**Document text:**
________

The conveyed material falls into the space created by the discs and is carried up or down the conveyor tube by the chain.


  • Gentle conveying action that doesn’t damage delicate products.
  • Flexible design that can be used for horizontal, inclined, and vertical applications.


  • The chain comes into direct contact with the product, which means there is a high risk of contamination and cross-contamination.
  • Chains are difficult to clean.
  • Heavy equipment that uses more energy and requires more maintenance than other types of conveyors.

Tubular cable and disc conveyors

At first glance, tubular drag cable conveyors may look similar to tubular chain conveyors.

The key difference is that tubular drag cable conveyors don’t use a chain to move the product. Instead, they rely on a sealed cable that runs the length of the conveyor tube. A series of solid discs are attached to the table, much like with a tubular chain conveyor.


  • Gentle conveying that doesn’t damage products.
  • Flexible design for any space, including those with tight corners and sweeps.
  • The enclosed system reduces the risk of product contamination and ensures a dust-free environment.
  • Sealed cable doesn’t come into direct contact with the product, reducing the risk of food contamination and cross-contamination.
  • Easy to clean with special clean-in-place mechanisms and minimal downtime for conveyor maintenance.


  • Not suitable for sticky or viscous products, as they can stick to the discs and cause clogs.

Which conveyor is right for your food processing facility?

With so many different types of conveyors on the market, it can be difficult to know which one is right for your food processing facility.

________

Records in a dataset

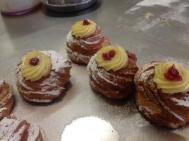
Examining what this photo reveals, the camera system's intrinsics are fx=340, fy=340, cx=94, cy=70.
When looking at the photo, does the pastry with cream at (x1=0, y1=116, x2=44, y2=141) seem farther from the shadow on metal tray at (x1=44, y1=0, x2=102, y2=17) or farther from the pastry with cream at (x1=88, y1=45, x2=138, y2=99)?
the shadow on metal tray at (x1=44, y1=0, x2=102, y2=17)

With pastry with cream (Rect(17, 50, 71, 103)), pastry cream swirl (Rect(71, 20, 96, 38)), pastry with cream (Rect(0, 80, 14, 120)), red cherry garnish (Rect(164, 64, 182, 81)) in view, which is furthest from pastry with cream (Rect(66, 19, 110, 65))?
red cherry garnish (Rect(164, 64, 182, 81))

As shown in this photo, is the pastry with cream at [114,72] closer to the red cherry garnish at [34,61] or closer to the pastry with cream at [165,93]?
the pastry with cream at [165,93]

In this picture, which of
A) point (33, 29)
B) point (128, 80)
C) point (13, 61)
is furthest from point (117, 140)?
point (33, 29)

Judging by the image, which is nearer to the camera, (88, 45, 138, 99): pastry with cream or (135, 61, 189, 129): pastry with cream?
(135, 61, 189, 129): pastry with cream

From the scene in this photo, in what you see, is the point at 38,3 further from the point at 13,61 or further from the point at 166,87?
the point at 166,87

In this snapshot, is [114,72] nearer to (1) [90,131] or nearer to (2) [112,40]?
(1) [90,131]

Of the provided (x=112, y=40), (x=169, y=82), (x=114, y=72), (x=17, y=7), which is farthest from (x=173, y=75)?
(x=17, y=7)

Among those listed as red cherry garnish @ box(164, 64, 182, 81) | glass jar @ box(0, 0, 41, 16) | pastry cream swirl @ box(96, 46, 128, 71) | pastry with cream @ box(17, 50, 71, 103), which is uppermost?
red cherry garnish @ box(164, 64, 182, 81)
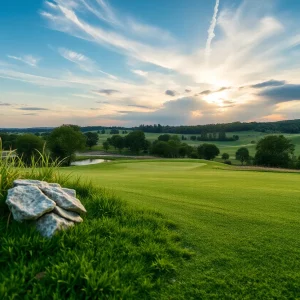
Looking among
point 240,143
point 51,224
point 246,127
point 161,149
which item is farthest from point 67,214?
point 246,127

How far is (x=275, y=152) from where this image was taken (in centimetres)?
6494

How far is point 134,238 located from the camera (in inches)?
189

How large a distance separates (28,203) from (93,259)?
1.78m

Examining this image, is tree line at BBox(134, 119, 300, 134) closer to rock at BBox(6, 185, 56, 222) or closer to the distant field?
the distant field

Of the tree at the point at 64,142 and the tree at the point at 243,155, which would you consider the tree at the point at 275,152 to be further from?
the tree at the point at 64,142

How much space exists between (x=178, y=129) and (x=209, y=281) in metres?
157

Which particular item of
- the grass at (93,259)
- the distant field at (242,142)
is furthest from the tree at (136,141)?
the grass at (93,259)

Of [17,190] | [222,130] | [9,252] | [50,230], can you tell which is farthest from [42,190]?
[222,130]

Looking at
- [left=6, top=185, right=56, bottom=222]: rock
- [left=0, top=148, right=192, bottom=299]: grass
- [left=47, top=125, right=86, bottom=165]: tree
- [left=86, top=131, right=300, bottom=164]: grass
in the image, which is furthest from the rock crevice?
[left=86, top=131, right=300, bottom=164]: grass

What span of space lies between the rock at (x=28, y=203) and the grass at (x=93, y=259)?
0.18 m

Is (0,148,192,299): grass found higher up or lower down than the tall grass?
lower down

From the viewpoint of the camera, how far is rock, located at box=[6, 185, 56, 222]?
4.54 m

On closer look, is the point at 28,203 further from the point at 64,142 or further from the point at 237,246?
the point at 64,142

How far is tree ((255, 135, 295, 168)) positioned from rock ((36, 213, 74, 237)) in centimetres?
6691
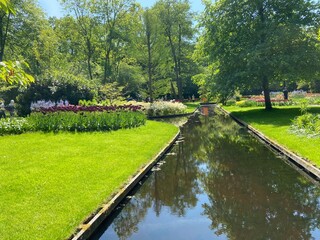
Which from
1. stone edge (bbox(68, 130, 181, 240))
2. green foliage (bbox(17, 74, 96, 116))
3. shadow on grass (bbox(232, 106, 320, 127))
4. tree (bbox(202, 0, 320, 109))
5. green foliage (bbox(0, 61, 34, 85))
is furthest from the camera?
green foliage (bbox(17, 74, 96, 116))

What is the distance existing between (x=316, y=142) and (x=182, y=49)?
4517cm

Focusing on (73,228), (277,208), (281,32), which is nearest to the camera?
(73,228)

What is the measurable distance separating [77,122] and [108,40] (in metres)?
34.2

________

**Work to be completed:** In the conveyor text, take the part that opens with the words "At first glance, tubular" and closes with "a dust-free environment.", and write it out again, switching "cable" for "rope" everywhere it occurs.

**Solution to the problem:**
At first glance, tubular drag rope conveyors may look similar to tubular chain conveyors.

The key difference is that tubular drag rope conveyors don’t use a chain to move the product. Instead, they rely on a sealed rope that runs the length of the conveyor tube. A series of solid discs are attached to the table, much like with a tubular chain conveyor.


  • Gentle conveying that doesn’t damage products.
  • Flexible design for any space, including those with tight corners and sweeps.
  • The enclosed system reduces the risk of product contamination and ensures a dust-free environment.